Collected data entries
━━━━
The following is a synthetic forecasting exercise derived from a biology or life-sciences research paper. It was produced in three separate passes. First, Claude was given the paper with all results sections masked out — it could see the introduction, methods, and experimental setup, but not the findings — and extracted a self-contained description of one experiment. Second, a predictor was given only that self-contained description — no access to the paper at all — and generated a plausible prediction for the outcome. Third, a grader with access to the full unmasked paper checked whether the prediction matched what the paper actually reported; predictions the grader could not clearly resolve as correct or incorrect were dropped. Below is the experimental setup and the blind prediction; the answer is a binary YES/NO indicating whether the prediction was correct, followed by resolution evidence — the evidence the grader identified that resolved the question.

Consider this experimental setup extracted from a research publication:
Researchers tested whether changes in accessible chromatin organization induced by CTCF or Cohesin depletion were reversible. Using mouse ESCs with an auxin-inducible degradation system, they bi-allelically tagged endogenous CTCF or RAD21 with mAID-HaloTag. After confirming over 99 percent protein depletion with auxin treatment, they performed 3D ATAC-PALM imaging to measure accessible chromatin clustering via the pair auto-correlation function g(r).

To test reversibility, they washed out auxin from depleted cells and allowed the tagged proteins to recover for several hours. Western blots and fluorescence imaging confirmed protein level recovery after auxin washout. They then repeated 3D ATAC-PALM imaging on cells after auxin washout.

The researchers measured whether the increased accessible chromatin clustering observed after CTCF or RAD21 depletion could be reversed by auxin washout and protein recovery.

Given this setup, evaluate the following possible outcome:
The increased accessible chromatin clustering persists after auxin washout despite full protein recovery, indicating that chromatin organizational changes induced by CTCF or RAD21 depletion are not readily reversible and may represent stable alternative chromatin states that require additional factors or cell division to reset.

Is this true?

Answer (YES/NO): NO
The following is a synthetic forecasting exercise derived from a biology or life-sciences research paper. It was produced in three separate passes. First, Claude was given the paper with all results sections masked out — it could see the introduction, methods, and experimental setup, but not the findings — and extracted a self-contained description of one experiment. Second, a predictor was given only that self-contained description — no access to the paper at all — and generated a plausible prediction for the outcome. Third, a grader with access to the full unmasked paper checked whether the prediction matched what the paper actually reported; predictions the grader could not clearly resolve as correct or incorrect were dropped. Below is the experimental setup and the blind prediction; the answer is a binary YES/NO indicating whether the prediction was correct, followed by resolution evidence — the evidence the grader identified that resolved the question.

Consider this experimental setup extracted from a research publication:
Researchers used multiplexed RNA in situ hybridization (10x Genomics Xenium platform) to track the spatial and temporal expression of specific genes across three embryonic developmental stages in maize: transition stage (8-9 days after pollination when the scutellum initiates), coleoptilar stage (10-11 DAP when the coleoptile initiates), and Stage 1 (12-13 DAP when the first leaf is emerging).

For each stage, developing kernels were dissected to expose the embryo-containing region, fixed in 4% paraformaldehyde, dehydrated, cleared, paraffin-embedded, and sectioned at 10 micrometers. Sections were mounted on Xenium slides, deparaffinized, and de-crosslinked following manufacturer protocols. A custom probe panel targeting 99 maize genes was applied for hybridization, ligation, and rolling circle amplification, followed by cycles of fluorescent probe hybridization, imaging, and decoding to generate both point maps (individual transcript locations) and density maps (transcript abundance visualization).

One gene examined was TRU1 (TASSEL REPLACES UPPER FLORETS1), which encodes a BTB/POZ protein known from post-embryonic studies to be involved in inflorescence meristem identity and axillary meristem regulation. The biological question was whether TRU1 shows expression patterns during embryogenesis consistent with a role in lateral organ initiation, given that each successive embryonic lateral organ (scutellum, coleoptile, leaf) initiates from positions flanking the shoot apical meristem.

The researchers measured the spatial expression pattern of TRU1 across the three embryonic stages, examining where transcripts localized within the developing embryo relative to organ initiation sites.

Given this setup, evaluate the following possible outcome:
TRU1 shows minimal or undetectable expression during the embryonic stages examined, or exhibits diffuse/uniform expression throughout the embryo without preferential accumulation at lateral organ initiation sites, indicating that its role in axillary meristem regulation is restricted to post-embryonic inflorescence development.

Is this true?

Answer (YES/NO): NO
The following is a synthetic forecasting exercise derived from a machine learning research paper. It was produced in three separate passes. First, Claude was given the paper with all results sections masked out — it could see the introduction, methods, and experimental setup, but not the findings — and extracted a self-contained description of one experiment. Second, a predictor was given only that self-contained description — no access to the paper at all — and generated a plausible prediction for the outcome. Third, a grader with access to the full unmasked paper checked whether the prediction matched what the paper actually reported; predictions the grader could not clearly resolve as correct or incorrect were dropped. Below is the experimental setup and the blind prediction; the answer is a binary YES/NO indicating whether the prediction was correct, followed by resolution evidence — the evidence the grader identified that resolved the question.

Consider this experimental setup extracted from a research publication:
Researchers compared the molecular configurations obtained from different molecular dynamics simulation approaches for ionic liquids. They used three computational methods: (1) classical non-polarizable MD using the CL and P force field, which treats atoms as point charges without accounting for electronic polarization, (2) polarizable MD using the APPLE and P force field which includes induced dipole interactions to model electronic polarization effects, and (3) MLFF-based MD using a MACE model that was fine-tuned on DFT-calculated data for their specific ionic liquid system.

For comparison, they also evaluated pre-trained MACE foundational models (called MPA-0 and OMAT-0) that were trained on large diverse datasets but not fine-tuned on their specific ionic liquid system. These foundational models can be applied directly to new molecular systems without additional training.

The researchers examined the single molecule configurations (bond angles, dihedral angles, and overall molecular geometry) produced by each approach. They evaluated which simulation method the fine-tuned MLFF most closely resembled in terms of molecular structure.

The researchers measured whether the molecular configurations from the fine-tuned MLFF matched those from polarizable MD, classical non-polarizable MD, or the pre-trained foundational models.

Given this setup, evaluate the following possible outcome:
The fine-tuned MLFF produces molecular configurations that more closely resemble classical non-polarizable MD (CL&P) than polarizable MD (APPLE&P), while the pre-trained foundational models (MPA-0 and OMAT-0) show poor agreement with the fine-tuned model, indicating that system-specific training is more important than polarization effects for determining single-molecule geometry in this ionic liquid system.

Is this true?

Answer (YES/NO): NO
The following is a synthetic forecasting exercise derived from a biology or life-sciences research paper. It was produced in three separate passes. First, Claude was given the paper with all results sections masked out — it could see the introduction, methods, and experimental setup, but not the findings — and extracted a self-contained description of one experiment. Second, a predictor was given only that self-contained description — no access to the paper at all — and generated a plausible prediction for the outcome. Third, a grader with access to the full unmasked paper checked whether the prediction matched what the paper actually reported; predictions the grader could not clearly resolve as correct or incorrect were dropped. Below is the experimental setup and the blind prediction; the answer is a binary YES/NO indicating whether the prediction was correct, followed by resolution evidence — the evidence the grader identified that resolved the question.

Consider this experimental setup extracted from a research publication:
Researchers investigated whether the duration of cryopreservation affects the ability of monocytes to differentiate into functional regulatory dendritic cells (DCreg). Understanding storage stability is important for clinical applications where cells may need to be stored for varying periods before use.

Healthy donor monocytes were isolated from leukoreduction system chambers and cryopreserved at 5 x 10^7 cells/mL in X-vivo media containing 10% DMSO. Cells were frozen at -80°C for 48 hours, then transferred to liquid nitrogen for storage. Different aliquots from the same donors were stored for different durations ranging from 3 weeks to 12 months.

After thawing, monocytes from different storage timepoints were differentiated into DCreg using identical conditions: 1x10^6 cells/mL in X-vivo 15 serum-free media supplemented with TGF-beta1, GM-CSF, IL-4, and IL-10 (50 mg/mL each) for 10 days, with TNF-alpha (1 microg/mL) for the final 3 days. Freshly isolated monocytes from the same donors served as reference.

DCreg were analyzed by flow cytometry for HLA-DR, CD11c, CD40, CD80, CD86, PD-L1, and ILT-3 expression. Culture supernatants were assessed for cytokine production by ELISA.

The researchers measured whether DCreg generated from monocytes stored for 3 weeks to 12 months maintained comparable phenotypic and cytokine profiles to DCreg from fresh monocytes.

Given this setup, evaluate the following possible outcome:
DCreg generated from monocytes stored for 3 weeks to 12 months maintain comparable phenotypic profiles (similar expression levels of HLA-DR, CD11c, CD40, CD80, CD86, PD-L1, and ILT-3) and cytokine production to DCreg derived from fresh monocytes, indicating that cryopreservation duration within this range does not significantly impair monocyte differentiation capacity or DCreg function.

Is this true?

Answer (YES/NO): YES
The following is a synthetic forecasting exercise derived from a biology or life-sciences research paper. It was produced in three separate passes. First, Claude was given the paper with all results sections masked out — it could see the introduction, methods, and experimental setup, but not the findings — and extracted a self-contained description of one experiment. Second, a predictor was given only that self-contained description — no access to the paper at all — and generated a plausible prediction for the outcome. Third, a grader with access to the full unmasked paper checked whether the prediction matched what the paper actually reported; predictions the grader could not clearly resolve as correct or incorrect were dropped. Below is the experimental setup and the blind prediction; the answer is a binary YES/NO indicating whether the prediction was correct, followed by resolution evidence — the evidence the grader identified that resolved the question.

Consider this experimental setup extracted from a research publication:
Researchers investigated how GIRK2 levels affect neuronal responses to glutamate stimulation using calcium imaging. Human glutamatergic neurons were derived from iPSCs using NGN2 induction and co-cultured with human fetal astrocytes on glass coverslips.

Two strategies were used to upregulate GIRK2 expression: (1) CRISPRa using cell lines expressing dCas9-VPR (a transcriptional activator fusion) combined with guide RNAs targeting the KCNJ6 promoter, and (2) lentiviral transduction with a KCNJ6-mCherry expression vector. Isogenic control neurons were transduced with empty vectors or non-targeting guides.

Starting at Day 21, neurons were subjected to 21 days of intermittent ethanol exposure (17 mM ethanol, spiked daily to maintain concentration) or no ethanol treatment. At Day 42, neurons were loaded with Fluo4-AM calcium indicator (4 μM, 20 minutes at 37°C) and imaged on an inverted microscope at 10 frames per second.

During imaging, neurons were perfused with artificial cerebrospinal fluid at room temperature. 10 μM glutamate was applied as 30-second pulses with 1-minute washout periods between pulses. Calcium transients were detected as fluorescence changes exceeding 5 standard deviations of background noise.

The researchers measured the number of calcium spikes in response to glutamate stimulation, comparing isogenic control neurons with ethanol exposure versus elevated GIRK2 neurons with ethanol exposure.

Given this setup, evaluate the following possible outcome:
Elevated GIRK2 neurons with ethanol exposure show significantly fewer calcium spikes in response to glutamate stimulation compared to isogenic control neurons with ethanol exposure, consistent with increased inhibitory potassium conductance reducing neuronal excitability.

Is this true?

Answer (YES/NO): YES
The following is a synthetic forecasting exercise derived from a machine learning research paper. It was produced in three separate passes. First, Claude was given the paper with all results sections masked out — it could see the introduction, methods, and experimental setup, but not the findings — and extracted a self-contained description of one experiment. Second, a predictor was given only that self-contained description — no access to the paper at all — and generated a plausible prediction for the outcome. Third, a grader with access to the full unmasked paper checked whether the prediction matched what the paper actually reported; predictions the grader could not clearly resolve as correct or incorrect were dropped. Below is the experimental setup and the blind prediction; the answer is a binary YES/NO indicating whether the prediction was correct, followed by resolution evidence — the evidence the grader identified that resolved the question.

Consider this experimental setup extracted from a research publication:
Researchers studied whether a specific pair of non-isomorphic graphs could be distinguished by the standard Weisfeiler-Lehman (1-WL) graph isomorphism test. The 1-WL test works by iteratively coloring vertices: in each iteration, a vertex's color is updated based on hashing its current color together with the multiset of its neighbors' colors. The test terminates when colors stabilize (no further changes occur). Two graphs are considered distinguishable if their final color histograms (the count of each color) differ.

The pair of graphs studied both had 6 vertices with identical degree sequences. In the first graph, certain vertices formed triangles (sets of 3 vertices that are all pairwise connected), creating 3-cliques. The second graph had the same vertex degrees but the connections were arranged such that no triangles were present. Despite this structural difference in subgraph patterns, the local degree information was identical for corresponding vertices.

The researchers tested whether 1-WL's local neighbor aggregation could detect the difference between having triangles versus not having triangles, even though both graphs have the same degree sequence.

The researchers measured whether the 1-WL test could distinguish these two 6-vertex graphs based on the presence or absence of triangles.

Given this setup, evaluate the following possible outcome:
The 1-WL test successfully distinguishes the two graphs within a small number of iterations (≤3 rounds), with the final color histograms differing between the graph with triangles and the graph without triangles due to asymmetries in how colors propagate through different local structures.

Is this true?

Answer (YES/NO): NO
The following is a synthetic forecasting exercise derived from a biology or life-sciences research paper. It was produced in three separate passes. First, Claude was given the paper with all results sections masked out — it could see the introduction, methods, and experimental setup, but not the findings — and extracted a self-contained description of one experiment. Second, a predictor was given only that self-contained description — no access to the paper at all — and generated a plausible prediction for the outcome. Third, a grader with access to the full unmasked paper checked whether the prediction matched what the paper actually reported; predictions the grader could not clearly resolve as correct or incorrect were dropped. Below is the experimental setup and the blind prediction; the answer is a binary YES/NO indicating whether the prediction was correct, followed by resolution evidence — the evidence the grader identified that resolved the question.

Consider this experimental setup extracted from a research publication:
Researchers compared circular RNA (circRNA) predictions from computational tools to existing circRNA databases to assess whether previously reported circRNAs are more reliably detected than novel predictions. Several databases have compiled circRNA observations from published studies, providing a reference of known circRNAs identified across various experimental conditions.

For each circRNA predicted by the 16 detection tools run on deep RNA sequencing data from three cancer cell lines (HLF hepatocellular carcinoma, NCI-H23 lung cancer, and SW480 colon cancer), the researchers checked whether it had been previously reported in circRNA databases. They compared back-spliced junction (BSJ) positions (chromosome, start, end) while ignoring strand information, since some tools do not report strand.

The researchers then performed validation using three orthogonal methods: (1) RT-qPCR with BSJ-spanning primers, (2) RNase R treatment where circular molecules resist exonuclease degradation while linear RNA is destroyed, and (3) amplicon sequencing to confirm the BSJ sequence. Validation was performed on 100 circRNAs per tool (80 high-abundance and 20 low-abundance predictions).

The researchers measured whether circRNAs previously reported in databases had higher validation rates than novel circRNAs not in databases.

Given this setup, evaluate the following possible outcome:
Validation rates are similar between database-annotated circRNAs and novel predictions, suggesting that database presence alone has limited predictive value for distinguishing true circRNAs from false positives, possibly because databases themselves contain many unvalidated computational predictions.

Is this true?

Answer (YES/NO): NO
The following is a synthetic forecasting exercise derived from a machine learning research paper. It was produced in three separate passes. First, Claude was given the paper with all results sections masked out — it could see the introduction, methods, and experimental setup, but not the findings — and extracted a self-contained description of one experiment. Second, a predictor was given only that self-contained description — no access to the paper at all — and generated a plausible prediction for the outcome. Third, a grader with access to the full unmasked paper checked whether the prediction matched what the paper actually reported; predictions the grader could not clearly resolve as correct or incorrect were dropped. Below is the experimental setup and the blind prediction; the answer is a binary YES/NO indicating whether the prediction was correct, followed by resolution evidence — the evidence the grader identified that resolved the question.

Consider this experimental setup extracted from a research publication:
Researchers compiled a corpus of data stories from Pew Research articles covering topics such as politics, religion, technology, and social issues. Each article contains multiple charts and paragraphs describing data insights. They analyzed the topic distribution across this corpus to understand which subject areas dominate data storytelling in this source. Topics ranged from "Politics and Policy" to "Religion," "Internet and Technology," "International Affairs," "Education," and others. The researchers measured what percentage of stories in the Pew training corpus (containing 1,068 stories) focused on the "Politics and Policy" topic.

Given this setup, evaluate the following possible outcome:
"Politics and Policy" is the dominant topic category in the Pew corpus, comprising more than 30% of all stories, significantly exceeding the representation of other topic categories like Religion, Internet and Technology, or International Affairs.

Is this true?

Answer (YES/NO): YES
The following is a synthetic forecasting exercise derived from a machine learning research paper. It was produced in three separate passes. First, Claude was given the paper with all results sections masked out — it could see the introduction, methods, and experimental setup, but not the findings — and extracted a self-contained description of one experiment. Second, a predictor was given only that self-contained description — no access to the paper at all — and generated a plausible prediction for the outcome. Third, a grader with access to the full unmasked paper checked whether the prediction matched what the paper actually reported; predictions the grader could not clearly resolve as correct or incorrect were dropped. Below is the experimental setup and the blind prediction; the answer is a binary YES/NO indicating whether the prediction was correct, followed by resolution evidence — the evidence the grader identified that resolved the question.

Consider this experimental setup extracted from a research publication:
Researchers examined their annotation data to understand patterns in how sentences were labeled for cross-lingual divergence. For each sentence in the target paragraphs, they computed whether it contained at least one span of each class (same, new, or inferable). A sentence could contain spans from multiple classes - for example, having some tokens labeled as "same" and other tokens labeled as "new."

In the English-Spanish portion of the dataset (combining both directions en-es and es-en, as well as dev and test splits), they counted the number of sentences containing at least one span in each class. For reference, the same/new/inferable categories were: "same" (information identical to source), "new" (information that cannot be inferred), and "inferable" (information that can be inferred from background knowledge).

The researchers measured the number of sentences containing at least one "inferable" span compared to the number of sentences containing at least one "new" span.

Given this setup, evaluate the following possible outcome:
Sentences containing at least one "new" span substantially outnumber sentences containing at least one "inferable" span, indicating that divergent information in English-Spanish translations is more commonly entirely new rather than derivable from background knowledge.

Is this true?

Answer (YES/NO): YES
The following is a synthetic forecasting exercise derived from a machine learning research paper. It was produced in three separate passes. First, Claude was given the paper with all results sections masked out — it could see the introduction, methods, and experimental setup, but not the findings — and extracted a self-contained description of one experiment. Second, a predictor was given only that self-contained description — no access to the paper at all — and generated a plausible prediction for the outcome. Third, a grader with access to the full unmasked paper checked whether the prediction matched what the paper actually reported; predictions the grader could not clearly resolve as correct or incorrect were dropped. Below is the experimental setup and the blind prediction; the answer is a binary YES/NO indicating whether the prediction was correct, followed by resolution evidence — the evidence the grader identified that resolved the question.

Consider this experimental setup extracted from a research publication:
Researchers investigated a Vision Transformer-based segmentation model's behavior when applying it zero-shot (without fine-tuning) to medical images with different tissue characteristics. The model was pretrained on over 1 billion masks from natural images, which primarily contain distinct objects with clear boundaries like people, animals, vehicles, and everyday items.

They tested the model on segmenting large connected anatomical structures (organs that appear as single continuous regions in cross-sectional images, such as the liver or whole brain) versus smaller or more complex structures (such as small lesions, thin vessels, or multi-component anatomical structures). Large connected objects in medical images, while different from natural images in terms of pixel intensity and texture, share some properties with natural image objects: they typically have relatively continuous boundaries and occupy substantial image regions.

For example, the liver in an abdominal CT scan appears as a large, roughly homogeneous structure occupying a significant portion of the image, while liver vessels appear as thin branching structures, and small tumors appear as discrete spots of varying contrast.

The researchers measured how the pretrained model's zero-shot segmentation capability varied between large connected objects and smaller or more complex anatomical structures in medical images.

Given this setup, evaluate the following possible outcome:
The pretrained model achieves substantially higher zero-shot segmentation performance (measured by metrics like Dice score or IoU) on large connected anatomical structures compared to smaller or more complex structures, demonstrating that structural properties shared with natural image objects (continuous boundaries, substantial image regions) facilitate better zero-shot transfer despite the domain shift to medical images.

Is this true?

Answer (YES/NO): YES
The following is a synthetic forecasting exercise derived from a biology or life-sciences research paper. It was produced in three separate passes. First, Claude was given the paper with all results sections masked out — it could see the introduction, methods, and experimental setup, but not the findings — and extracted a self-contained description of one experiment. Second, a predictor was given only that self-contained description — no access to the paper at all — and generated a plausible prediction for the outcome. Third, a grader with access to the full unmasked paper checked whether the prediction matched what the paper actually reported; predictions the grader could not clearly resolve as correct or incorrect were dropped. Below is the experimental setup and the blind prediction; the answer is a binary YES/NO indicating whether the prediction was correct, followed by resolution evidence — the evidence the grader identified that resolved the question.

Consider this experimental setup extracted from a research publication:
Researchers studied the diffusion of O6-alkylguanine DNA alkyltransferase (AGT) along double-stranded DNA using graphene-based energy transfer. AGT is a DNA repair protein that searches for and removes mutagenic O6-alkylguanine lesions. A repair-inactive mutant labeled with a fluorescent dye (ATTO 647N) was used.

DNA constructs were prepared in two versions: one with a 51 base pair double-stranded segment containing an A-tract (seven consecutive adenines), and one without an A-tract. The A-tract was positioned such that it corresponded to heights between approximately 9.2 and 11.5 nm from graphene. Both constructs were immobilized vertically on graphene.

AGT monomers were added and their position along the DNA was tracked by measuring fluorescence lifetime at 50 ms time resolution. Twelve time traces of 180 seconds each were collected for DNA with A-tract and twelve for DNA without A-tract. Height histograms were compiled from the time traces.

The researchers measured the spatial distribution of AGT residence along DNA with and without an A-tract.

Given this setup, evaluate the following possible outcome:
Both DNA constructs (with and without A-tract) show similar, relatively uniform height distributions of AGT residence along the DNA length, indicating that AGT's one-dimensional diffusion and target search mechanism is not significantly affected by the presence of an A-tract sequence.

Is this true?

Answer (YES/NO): NO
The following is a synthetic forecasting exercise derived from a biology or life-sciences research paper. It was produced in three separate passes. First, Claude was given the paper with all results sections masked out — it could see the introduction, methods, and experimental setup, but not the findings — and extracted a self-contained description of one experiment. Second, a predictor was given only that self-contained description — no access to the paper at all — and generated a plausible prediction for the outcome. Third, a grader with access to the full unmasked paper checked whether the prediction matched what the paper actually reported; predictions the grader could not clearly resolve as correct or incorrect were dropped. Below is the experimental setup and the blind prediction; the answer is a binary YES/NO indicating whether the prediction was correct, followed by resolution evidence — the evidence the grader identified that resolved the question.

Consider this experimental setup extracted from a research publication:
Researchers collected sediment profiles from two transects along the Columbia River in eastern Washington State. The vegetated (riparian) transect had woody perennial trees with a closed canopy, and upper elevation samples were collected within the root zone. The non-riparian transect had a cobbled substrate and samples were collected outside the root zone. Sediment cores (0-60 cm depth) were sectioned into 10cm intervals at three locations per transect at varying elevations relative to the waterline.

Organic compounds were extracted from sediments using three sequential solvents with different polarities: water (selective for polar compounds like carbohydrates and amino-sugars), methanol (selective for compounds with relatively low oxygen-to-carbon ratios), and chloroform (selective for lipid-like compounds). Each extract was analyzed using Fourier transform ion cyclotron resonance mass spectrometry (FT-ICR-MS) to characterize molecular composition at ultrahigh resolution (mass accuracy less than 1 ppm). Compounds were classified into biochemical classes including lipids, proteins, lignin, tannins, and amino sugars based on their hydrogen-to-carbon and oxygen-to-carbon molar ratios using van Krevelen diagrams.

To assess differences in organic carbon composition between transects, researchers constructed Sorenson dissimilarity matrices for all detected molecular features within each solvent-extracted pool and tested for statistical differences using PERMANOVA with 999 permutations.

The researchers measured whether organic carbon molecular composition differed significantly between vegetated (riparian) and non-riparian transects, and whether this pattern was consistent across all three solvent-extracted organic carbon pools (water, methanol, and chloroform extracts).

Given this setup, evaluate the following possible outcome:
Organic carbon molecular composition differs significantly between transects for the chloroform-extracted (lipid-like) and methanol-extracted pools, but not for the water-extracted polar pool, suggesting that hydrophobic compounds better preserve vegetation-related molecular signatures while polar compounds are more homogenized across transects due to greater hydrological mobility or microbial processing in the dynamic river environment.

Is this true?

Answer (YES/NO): NO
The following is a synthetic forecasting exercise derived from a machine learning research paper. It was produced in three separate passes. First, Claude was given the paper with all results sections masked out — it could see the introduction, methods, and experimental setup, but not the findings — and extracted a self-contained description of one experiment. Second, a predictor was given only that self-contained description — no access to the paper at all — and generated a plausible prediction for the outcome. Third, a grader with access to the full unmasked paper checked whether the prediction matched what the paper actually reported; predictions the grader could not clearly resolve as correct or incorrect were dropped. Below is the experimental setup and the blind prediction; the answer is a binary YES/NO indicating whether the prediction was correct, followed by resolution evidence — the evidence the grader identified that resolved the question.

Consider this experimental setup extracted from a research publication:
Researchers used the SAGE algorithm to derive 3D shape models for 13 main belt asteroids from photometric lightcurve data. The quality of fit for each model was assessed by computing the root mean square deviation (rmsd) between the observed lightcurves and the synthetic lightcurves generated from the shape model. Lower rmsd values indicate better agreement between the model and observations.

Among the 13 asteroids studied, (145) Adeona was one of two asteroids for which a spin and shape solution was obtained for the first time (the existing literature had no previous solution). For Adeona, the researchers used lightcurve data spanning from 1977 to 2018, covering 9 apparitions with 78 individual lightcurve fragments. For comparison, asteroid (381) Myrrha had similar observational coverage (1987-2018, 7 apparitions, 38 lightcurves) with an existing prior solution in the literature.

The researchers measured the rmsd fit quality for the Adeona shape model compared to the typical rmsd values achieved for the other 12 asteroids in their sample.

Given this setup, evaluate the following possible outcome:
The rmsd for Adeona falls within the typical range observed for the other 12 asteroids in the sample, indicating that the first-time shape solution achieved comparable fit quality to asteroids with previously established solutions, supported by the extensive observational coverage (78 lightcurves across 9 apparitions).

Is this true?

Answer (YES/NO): NO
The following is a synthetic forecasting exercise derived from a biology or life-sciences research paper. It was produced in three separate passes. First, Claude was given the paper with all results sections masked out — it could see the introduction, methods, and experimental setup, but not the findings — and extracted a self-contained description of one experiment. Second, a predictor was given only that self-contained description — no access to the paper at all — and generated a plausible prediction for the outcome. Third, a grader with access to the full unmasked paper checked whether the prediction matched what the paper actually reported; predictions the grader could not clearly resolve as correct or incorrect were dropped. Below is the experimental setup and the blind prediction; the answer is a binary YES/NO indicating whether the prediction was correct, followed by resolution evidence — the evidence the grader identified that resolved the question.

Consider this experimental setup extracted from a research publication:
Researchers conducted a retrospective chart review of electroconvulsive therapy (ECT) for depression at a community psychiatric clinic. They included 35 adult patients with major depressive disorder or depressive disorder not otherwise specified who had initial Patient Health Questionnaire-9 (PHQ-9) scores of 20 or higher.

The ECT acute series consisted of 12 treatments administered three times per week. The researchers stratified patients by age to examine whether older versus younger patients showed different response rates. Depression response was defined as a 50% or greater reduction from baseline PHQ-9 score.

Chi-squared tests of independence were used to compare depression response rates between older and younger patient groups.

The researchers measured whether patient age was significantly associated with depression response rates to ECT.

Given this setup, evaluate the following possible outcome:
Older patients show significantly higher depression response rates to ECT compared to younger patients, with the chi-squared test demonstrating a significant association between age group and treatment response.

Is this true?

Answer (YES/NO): NO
━━━━
TASK PROMPT: Across the entries, work out how many lines hold the word "achieved". Reply with that number only.

RESPONSE: 2